(Collected data)
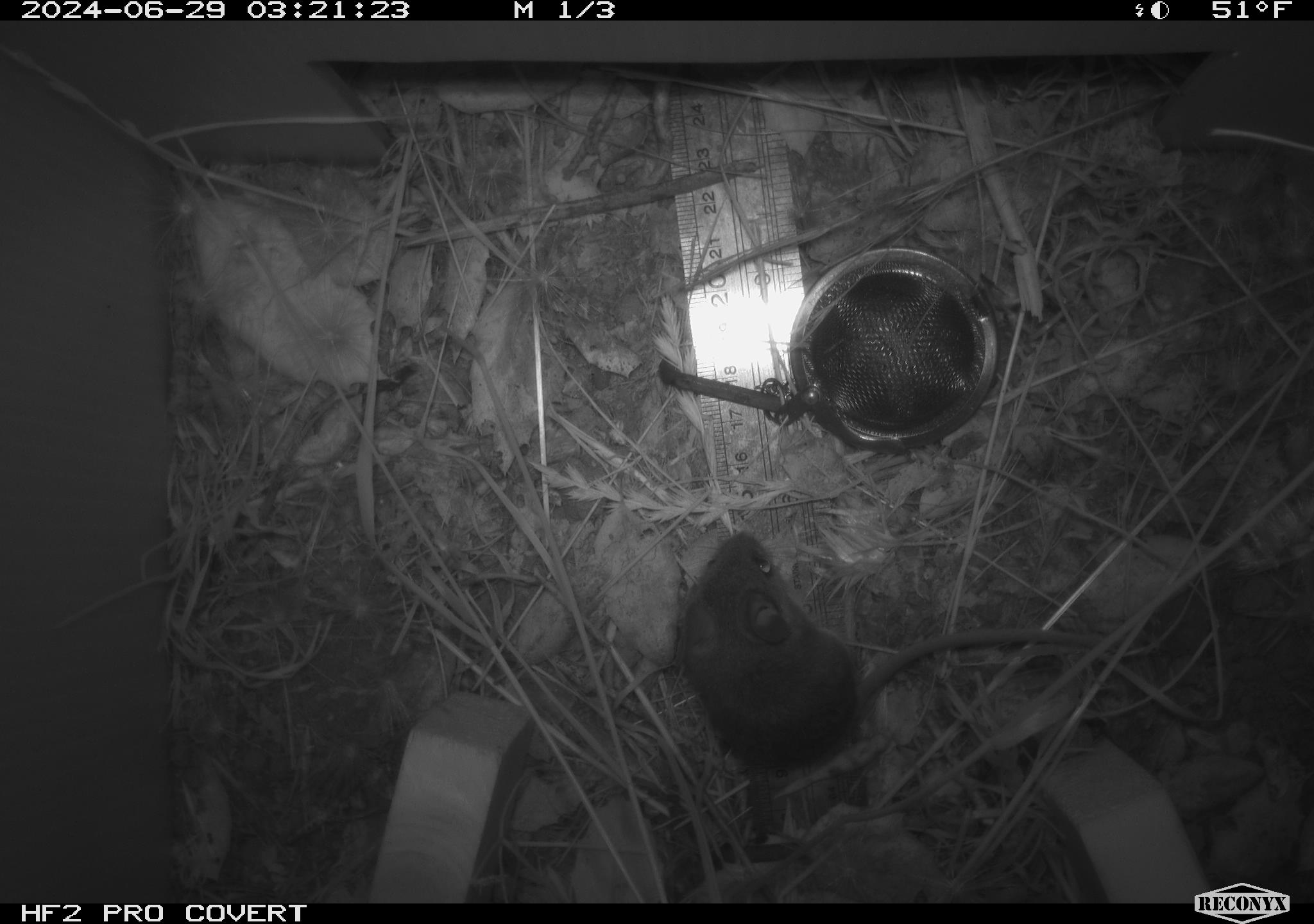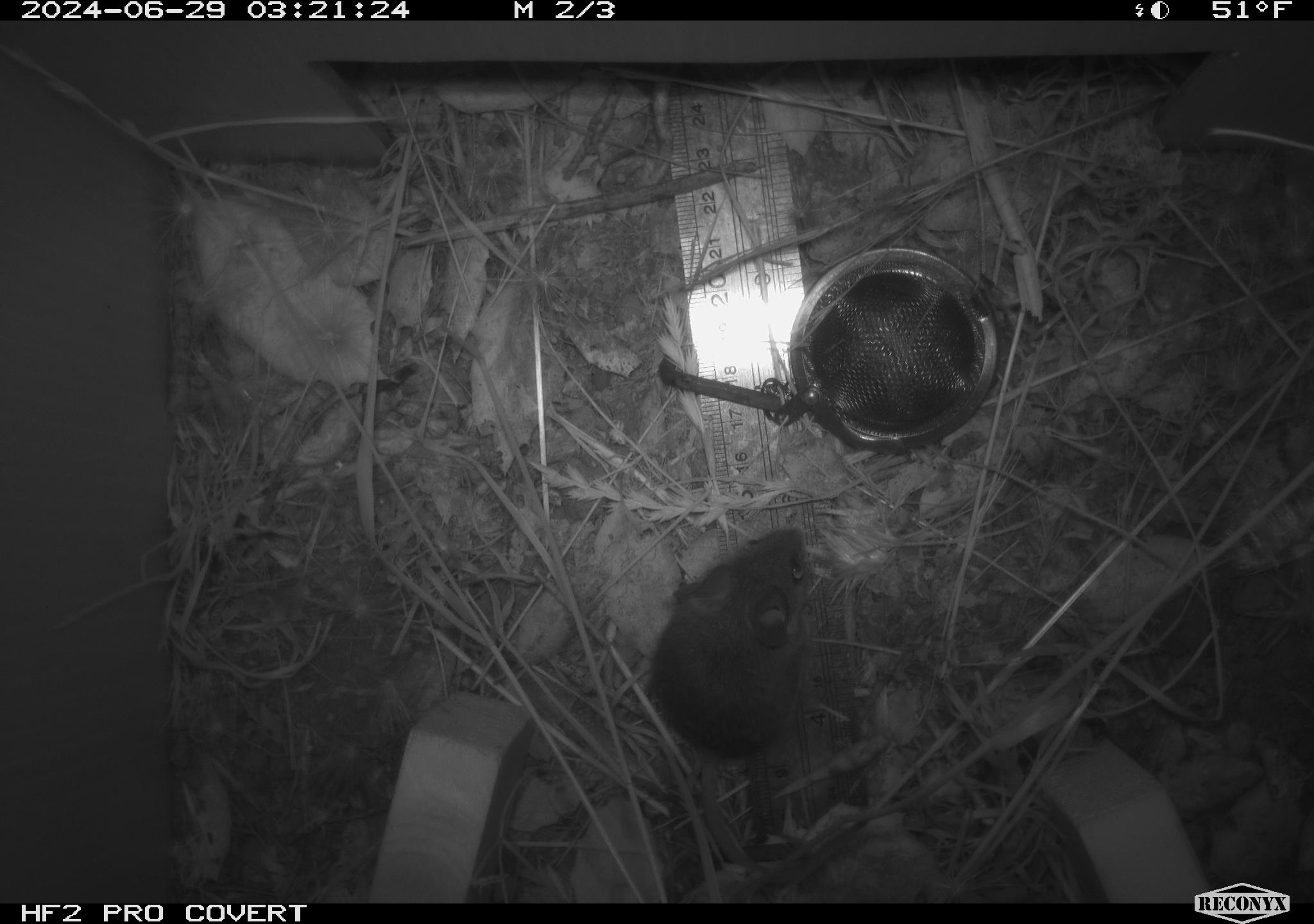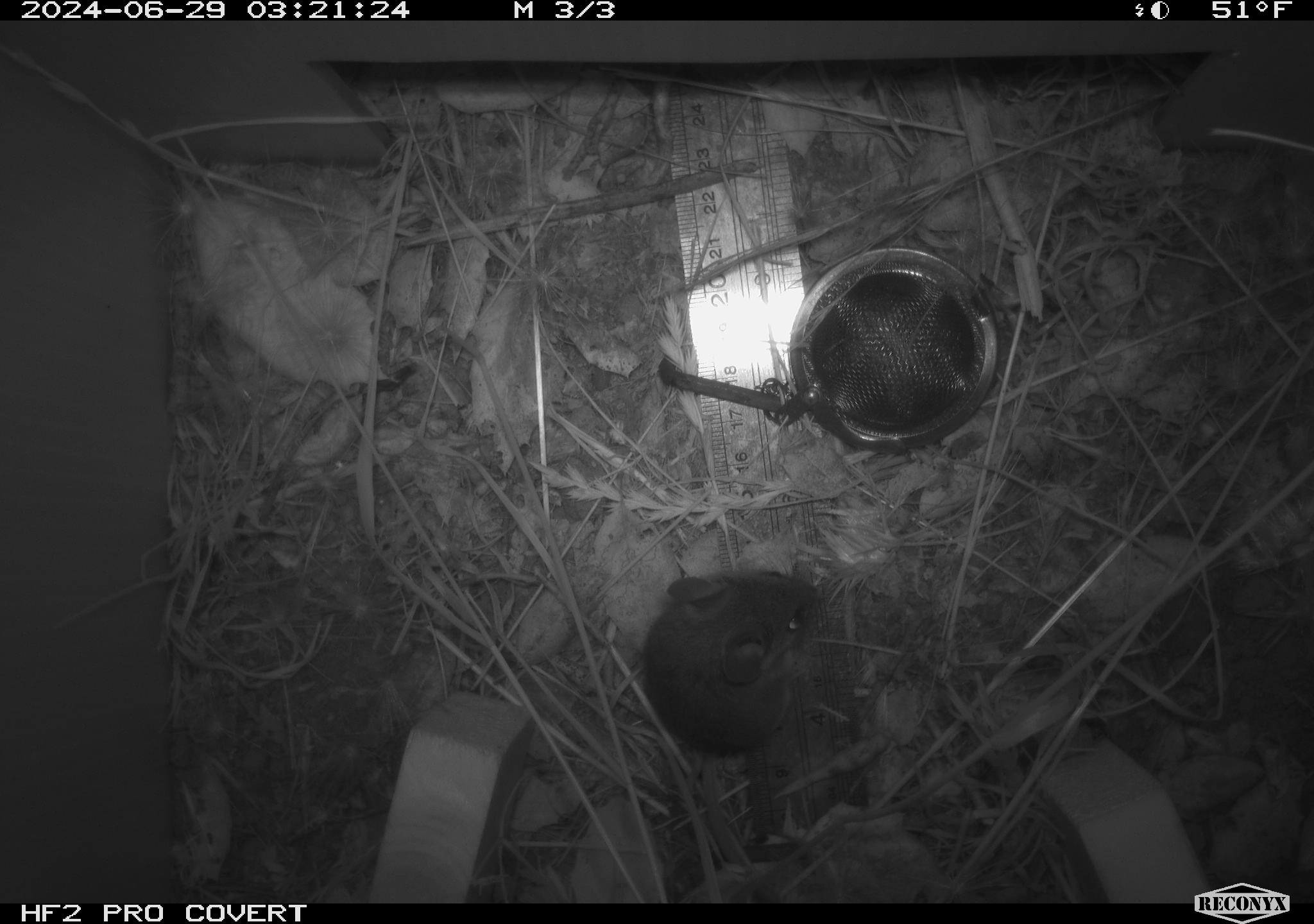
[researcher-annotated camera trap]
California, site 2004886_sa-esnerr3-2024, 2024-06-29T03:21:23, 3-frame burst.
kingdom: Animalia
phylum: Chordata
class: Mammalia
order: Rodentia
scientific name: Rodentia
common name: rodent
Rodent (Rodentia).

■ **ABOUT THIS EXERCISE**: Return the complete data unchanged and include none of the pictures.

■ **SOLUTION TO THE EXERCISE**:
[researcher-annotated camera trap]
California, site 2004886_sa-esnerr3-2024, 2024-06-29T03:21:23, 3-frame burst.
kingdom: Animalia
phylum: Chordata
class: Mammalia
order: Rodentia
scientific name: Rodentia
common name: rodent
Rodent (Rodentia).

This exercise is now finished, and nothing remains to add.